Fully recovering back to your prior health is an important goal post-injury. Caring for yourself is important. Be proactive and get the proper medical attention that you need after being injured in a car accident. Not only do I advocate for this as a practitioner, but as a patient. Personally, after I took a short two-week break from work to heal full-time, I continued to see healing practitioners on a weekly basis, spending 2-7 hours a week in my sessions. Otherwise, I wouldn’t have been capable of going back to life as normal, without an intense physical and emotional pain. As mother to a three year old, a business owner and student in a doctoral program, I don't have time to waste feeling like I was hit by a large vehicle. No one does. I am thankful for knowing that I don't have to suffer and I am grateful for a career in helping others to overcome their suffering as well.

As far as accidents go, in this recent one I was lucky for so many reasons. I was able to walk away from it, first and foremost. While I did suffer multiple injuries to soft tissue and even to some bone, nothing was so severe that I needed immediate medical attention. Further, some accident victims are not so lucky as to have any witnesses. Sometimes the at fault party is in denial. Then what do you do? Well, there are plenty of good reasons to have a lawyer help you if you have been in a car accident, and that is a good example of a reason to consult with one.

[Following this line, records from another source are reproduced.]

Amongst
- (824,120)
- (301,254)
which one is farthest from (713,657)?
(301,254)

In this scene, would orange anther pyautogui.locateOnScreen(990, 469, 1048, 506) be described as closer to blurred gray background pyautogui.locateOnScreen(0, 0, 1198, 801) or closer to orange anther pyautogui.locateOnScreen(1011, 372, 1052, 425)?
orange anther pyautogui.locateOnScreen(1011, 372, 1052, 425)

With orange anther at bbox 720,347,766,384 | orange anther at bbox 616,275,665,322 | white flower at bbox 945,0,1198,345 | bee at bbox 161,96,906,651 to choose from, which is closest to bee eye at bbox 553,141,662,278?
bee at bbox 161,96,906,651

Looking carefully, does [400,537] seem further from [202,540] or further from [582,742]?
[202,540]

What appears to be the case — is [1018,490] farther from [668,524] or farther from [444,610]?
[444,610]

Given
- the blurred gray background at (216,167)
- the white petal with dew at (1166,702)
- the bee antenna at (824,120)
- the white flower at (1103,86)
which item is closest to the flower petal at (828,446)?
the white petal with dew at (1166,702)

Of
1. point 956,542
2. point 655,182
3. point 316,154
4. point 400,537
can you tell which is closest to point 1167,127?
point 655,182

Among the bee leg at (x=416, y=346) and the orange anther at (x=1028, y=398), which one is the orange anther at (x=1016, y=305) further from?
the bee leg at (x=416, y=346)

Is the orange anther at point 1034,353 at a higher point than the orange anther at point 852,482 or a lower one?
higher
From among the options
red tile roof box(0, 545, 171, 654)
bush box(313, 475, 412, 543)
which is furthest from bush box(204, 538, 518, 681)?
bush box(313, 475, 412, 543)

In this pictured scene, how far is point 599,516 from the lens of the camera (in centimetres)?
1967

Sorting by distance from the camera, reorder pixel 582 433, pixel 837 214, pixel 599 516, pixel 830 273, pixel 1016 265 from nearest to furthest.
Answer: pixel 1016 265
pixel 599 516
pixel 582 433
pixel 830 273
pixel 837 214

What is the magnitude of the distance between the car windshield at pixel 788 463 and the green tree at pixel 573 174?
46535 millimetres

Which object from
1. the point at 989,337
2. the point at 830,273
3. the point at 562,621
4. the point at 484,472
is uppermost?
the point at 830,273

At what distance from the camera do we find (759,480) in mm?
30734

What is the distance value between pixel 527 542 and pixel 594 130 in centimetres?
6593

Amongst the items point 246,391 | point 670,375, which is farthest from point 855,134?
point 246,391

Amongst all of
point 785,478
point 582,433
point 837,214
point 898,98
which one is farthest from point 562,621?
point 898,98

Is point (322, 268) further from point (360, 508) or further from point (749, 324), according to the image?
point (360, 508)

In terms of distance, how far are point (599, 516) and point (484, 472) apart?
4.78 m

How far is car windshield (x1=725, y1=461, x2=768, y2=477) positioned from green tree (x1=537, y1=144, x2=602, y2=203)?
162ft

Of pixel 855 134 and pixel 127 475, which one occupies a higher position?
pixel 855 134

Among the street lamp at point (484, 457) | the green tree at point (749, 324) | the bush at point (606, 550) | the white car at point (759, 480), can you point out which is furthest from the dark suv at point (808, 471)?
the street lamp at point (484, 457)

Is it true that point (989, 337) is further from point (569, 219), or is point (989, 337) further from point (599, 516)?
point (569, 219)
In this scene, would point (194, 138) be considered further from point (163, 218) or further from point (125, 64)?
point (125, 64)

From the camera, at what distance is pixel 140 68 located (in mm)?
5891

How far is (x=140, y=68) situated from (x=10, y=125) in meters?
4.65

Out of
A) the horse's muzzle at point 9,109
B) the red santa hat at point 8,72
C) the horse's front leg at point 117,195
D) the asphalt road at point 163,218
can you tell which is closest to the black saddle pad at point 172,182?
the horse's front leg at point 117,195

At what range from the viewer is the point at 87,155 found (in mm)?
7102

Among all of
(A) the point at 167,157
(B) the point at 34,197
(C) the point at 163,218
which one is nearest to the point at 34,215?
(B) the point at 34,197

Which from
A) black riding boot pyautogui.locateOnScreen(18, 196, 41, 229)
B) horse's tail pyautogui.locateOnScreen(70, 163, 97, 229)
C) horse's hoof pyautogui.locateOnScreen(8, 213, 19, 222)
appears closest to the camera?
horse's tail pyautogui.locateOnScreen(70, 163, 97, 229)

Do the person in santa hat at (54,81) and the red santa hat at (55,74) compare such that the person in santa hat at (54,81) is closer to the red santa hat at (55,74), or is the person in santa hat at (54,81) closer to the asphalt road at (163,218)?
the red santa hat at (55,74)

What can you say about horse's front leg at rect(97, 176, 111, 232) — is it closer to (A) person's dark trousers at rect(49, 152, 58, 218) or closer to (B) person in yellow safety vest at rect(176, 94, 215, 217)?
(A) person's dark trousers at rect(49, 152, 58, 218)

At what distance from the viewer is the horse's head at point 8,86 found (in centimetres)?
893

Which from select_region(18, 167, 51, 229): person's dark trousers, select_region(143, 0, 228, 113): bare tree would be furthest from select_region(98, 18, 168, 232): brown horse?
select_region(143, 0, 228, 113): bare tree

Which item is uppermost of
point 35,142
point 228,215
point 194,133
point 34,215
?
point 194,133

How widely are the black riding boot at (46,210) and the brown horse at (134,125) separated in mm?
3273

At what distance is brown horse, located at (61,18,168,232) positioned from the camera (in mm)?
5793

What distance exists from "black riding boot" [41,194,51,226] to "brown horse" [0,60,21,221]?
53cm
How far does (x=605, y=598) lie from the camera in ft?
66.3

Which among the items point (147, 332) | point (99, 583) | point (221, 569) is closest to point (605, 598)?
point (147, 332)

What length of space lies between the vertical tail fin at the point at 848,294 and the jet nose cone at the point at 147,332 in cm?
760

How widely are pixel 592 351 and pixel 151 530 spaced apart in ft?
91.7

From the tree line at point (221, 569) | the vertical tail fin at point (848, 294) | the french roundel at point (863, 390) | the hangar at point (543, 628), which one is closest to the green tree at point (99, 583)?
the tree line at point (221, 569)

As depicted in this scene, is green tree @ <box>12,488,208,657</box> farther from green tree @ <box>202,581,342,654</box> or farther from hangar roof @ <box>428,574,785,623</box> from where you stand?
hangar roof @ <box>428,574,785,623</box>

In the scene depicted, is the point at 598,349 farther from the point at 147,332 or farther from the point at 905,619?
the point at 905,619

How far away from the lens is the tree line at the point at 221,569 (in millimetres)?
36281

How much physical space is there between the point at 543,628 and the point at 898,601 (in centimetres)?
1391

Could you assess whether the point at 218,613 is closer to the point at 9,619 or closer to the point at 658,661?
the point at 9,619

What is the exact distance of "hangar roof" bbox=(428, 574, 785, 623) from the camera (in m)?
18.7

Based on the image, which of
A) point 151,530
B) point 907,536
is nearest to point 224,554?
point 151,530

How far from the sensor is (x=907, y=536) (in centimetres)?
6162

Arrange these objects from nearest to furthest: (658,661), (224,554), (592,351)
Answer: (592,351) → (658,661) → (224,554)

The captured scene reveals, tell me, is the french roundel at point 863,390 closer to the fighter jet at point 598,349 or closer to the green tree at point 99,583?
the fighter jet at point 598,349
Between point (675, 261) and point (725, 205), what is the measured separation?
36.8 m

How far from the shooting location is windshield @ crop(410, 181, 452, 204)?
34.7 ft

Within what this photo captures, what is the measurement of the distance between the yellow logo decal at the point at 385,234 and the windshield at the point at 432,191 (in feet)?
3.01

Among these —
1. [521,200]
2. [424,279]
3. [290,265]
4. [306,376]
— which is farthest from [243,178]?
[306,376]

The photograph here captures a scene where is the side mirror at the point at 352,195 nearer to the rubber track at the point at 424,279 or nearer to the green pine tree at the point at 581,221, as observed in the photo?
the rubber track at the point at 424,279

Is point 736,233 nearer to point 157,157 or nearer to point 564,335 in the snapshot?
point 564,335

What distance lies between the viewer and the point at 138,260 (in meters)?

It’s okay to feel upset when you have been injured in a car accident. It’s a natural response to feel fear and anger as a result of a stressor like this. Recognizing your injuries, emotions, and limitations that resulted from being in a car accident are the most important starting place. Give yourself some space to assess how you are feeling before you decide that everything is fine. Contact the professionals who have built careers around helping you to recover. Time does heal most things, but there are also things we can do to get better faster. Certainly, using your car insurance as it was intended is one of the most important things you can do to advocate for yourself. Please pass this along and make sure that your loved ones who have gone through this are aware that they can find support after being injured in a car accident.